I don't think later passes are an issue - they would operate under the
constraints
of the caller flag and thus still generate valid code.  Yes, if, say, somebody
disabled VSX on a function in the attempt to not vectorize an unprofitable case
and that function gets inlined it might end up using VSX (as now active in the
caller) to vectorize the unprofitable case.  But in general it should work
for any ISA feature (and some ISA features might just change what we
expand common GIMPLE to - differences in those ISA features do not need
to prevent inlining from a correctness perspective).

Richard.

> >
> > Otherwise the overall bits look OK but I'll leave the details to our IPA 
> > folks.
> >
>
> Thanks again!
>
> BR,
> Kewen
>
> > Thanks,
> > Richard.
> >
> >>
> >> Any comments are highly appreciated!
> >>
> >> BR,
> >> Kewen
> >> ------
> >> gcc/ChangeLog:
> >>
> >>         PR ipa/102059
> >>         * config/rs6000/rs6000-call.c (rs6000_builtin_mask_set_p): New
> >>         function.
> >>         * config/rs6000/rs6000-internal.h (rs6000_builtin_mask_set_p): New
> >>         declare.
> >>         * config/rs6000/rs6000.c (TARGET_NEED_IPA_FN_TARGET_INFO): New 
> >> macro.
> >>         (TARGET_UPDATE_IPA_FN_TARGET_INFO): Likewise.

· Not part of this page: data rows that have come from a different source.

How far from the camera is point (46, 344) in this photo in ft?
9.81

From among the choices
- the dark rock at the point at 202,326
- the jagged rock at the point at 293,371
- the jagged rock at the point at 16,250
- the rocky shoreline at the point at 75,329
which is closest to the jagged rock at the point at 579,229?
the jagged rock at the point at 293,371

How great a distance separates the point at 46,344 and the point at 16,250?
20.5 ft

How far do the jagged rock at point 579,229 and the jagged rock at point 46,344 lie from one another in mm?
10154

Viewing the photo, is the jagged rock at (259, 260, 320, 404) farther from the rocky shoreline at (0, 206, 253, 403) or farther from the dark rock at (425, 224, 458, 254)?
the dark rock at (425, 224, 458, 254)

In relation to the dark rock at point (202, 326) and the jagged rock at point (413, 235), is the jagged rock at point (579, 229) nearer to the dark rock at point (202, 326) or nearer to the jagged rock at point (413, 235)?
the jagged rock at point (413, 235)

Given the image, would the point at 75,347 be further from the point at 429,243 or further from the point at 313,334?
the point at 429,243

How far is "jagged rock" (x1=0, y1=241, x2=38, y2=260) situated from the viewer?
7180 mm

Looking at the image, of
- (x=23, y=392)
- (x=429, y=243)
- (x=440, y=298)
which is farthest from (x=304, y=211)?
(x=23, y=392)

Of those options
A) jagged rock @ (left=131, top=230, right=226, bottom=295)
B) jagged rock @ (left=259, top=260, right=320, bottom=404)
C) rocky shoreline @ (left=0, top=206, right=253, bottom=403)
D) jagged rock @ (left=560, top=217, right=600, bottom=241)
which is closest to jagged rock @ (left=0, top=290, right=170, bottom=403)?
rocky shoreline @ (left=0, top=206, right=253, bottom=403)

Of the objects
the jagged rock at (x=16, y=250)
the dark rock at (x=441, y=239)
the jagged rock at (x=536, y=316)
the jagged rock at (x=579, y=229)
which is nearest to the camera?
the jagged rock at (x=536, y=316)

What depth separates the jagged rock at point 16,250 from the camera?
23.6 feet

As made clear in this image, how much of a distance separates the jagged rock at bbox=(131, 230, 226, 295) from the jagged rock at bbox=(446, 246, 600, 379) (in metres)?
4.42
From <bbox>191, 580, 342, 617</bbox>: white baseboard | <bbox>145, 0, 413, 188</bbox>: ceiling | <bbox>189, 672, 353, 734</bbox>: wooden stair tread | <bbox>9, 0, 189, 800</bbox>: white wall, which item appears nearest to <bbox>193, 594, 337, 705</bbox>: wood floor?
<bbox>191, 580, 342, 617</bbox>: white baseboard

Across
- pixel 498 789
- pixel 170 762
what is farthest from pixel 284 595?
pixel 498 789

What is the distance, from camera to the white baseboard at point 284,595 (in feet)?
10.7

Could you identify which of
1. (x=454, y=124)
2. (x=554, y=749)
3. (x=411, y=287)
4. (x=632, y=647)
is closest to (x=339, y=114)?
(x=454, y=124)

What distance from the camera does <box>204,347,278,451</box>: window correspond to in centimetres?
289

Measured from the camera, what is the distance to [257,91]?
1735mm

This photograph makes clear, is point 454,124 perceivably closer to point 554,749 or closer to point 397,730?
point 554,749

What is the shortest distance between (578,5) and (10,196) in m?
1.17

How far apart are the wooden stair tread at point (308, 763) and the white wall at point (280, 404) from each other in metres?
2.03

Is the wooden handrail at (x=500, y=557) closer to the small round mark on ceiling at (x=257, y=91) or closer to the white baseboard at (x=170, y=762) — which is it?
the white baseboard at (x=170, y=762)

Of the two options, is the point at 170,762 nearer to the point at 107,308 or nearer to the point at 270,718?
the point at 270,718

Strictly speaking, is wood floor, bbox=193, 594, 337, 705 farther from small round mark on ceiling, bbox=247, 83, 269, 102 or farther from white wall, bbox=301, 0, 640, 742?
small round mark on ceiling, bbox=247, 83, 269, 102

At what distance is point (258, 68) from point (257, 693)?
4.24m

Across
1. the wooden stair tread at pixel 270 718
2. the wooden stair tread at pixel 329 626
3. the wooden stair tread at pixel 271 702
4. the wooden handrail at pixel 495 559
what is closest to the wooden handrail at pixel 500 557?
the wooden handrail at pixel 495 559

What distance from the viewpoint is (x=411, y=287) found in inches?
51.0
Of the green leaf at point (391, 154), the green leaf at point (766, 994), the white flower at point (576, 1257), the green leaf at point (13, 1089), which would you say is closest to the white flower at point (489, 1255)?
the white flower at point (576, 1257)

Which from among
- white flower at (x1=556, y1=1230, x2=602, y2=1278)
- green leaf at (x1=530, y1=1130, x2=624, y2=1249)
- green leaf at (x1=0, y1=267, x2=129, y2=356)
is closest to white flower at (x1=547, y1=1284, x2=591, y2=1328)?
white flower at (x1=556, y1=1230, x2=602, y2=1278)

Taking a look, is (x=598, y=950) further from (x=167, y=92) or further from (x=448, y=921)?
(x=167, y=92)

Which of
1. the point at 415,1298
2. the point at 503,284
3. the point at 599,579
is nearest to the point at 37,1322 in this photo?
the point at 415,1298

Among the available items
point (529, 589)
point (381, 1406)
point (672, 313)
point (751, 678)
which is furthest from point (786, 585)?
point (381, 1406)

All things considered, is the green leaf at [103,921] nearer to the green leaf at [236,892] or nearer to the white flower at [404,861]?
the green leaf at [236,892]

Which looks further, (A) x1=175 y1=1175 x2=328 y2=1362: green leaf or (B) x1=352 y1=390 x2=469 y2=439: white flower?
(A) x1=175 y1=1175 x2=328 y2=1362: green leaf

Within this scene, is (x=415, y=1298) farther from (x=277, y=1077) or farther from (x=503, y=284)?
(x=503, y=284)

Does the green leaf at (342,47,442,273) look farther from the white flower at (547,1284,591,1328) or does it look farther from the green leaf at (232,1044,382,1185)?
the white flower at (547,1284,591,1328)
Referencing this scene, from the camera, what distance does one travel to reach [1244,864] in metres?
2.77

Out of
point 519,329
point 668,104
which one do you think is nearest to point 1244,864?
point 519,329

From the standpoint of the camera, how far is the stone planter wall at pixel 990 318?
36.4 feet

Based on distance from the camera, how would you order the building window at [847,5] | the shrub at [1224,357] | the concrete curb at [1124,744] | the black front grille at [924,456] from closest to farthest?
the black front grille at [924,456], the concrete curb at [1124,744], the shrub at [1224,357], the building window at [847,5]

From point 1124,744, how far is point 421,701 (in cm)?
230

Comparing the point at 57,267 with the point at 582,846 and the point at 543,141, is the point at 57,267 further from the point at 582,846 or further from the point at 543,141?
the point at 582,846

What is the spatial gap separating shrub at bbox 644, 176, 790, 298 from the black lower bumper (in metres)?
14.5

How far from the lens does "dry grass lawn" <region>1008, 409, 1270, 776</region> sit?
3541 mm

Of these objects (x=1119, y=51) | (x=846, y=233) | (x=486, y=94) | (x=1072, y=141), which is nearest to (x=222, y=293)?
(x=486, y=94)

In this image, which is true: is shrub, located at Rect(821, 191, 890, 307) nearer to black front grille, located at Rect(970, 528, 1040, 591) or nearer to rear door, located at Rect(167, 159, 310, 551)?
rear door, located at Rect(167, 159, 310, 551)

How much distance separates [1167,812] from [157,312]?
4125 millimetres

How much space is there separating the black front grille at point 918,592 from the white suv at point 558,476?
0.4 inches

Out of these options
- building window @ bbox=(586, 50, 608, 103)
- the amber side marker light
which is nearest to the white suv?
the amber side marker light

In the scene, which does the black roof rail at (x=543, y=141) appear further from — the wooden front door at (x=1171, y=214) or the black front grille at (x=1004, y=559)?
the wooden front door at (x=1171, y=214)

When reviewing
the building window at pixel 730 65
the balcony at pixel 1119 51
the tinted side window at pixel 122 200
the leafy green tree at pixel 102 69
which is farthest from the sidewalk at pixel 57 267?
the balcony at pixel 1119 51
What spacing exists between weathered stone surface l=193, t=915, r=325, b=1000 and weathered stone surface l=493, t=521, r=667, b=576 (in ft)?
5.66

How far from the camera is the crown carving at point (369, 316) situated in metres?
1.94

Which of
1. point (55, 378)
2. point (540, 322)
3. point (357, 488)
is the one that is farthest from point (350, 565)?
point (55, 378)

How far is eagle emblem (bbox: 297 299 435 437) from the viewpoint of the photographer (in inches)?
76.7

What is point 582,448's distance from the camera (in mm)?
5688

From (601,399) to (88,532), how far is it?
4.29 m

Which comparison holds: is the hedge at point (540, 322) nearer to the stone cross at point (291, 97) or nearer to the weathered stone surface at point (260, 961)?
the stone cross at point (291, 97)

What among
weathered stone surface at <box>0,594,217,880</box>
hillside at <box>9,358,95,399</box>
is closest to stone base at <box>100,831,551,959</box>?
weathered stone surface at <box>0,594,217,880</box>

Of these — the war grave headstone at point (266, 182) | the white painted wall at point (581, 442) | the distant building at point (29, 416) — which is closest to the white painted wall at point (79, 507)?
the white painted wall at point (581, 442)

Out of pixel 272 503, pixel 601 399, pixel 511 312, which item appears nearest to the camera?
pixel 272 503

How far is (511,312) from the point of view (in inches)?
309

> >>         (rs6000_need_ipa_fn_target_info): New function.
> >>         (rs6000_update_ipa_fn_target_info): Likewise.
> >>         (rs6000_can_inline_p): Adjust for ipa function summary target info.
> >>         * ipa-fnsummary.c (ipa_dump_fn_summary): Adjust for ipa function
> >>         summary target info.
> >>         (analyze_function_body): Adjust for ipa function summary target
> >>         info and call hook rs6000_need_ipa_fn_target_info and
> >>         rs6000_update_ipa_fn_target_info.
> >>         (ipa_merge_fn_summary_after_inlining): Adjust for ipa function
> >>         summary target info.
> >>         (inline_read_section): Likewise.
> >>         (ipa_fn_summary_write): Likewise.
> >>         * ipa-fnsummary.h (ipa_fn_summary::target_info): New member.
> >>         * doc/tm.texi: Regenerate.
> >>         * doc/tm.texi.in (TARGET_UPDATE_IPA_FN_TARGET_INFO): Document new
> >>         hook.
> >>         (TARGET_NEED_IPA_FN_TARGET_INFO): Likewise.
> >>         * target.def (update_ipa_fn_target_info): New hook.
> >>         (need_ipa_fn_target_info): Likewise.
> >>         * targhooks.c (default_need_ipa_fn_target_info): New function.
> >>         (default_update_ipa_fn_target_info): Likewise.
> >>         * targhooks.h (default_update_ipa_fn_target_info): New declare.
> >>         (default_need_ipa_fn_target_info): Likewise.
> >>
> >> gcc/testsuite/ChangeLog:
> >>
> >>         PR ipa/102059
> >>         * gcc.dg/lto/pr102059_0.c: New test.
> >>         * gcc.dg/lto/pr102059_1.c: New test.
> >>         * gcc.dg/lto/pr102059_2.c: New test.
> >>         * gcc.target/powerpc/pr102059-5.c: New test.
> >>         * gcc.target/powerpc/pr102059-6.c: New test.